Materiales y Métodos
los pacientes y los tumores
el diagnóstico de neurofibromatosis tipo 1 se hizo de acuerdo con el Instituto Nacional de Salud de los criterios de diagnóstico [10]. MPNST tumores (n = 12), plexiforme (n = 3) y neurofibromas cutáneos (n = 3) se obtuvieron principalmente de los departamentos de cirugía maxilofacial y quirúrgicas del Centro Médico Universitario de Hamburgo-Eppendorf y algunos de la Clínica La neurofibromatosis, Munich. La obtención de los tumores fue aprobado por la junta de revisión local de consentimiento (Hamburgo Ärztkammer, OB-011/07) y todos los pacientes dieron por escrito. Inmediatamente después de la extirpación quirúrgica, las muestras se colocaron en solución salina tamponada de Hanks (Gibco, Paisley, UK). Una parte de cada muestra se utilizó para confirmar el diagnóstico patológico del tumor (Instituto de Neuropatología, Hospital de la Universidad de Hamburgo-Eppendorf). Otra parte se congeló rápidamente en nitrógeno líquido y se almacenan a -80 ° C. Se utilizó el tejido restante para el cultivo celular.
Cultivo de células
Las células de líneas celulares establecidas MPNST S462 y S1507-2 se cultivaron bajo condiciones estándar con suero [11]. La disociación y el cultivo de células de MPNSTs recién resecados fueron como se describe anteriormente [11].

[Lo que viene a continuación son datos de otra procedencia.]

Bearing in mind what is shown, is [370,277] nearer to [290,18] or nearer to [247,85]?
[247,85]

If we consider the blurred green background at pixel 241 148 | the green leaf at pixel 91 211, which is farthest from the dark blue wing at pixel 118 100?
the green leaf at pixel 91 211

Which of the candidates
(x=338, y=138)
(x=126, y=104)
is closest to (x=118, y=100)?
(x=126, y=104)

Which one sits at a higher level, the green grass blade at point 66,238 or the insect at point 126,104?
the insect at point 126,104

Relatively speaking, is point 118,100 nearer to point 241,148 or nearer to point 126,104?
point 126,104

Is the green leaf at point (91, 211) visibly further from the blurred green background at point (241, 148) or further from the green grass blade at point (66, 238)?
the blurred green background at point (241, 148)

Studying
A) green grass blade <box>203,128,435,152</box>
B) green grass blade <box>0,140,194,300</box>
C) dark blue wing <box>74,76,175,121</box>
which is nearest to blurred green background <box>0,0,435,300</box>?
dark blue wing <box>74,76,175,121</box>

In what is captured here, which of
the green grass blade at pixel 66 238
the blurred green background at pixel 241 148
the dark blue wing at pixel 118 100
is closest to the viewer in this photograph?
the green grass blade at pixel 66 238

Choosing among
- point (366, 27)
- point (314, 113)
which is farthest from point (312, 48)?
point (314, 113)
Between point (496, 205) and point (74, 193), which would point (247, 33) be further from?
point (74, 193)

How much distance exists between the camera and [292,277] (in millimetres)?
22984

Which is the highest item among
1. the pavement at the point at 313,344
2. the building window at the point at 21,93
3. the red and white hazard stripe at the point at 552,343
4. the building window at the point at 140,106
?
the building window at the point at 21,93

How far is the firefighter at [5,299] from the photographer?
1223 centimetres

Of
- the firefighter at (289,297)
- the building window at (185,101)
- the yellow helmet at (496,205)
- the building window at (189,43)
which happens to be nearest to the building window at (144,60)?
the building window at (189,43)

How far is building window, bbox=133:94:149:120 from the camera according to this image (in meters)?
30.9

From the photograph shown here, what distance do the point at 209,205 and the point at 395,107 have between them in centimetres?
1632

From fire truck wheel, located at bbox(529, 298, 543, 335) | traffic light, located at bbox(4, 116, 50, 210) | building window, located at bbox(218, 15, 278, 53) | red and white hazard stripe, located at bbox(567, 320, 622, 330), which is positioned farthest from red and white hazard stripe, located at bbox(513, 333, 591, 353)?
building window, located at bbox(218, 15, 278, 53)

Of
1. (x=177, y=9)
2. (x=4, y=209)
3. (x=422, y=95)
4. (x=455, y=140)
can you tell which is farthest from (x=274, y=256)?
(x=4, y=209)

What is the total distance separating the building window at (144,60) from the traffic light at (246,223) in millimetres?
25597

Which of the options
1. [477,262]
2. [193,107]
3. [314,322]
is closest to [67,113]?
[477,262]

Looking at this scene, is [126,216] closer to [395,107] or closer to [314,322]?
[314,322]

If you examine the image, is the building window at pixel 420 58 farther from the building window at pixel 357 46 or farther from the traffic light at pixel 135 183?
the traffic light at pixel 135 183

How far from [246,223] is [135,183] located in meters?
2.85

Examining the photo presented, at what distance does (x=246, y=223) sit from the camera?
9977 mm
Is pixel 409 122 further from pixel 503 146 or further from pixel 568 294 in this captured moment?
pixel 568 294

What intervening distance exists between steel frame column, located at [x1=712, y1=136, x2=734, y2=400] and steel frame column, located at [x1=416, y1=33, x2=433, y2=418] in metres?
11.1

El enriquecimiento de células similares a las células madre
Las células de las líneas establecidas, cultivos primarios y tumores recién disociados se cultivaron bajo vástago condiciones de células en medio de células madre (SCM) que consiste en Neurobasal medio (Invitrogen, Karlsruhe, Alemania) con factor de crecimiento epidérmico recombinante humano (EGF, 20 ng /ml, R & amp; D Systems, Minneapolis, MN), factor de crecimiento de fibroblastos básico (bFGF , 20 ng, Prepotech, Rocky Hill, NJ), heparina (32 IE /ml, Rathiopharm, Ulm, Alemania) y suplementado con 1% de N2 y 1% B27 (ambos de Invitrogen). Las densidades de las células cultivadas en placas oscilaron desde individuales hasta 500 células por pocillo. Para esferas de paso, las esferas se recogieron por centrifugación suave a 800
g
de 5 min, y mecánicamente disociado pipeteando arriba y abajo con una pipeta de 1 ml. A continuación, la suspensión celular se filtró a través de un filtro de malla de 30 micras para eliminar los agregados restantes. Única células se sembraron en diferentes densidades en SMC.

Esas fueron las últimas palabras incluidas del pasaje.